Exercise objective:
Rewrite every line from the one containing "In the scene" through the end of the items, inclusive, keeping the requests unchanged. In the answers only, multiply each pixel coordinate by 0.65 and round to a whole number, with halves rounded up.

#####

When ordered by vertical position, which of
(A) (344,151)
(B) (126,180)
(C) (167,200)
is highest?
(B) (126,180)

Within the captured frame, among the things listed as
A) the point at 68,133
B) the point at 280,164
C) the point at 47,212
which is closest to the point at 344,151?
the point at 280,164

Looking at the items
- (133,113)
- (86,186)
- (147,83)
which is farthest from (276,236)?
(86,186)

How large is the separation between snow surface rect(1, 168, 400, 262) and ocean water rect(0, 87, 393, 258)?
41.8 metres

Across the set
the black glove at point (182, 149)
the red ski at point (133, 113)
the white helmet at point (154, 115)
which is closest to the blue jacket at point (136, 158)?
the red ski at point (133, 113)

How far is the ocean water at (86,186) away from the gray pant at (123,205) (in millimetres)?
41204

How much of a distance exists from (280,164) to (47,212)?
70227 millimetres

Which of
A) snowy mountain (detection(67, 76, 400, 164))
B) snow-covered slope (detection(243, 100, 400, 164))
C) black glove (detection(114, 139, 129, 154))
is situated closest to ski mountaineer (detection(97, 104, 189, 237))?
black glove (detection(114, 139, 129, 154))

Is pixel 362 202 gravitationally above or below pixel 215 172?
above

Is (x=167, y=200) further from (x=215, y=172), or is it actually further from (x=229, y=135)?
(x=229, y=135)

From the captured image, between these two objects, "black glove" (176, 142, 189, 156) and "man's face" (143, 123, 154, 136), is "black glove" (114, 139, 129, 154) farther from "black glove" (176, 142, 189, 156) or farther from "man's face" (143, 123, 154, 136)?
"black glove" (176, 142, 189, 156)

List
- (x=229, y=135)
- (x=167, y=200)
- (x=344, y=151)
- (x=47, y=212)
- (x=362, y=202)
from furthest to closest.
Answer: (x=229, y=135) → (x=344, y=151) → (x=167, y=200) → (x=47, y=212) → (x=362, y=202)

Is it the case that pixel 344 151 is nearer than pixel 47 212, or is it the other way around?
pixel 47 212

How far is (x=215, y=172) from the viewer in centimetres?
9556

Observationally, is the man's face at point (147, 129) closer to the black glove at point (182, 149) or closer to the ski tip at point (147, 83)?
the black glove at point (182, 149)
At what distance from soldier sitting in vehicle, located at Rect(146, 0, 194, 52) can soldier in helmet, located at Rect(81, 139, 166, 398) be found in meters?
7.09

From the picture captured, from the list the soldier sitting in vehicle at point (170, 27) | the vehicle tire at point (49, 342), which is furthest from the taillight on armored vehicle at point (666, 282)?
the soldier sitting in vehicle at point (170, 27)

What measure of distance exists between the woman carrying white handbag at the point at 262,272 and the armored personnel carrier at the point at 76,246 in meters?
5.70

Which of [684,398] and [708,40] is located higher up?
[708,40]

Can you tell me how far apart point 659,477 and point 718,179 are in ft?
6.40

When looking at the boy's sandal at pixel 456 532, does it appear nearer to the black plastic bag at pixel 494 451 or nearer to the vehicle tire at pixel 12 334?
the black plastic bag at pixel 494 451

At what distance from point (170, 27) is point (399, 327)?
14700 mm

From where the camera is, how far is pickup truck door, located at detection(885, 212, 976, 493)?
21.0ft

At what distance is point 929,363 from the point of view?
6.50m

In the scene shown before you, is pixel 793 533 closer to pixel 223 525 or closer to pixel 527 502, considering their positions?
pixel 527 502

#####

The reply:
In the scene shown before you, is pixel 793 533 closer to pixel 223 525 or closer to pixel 527 502, considering their positions?
pixel 343 326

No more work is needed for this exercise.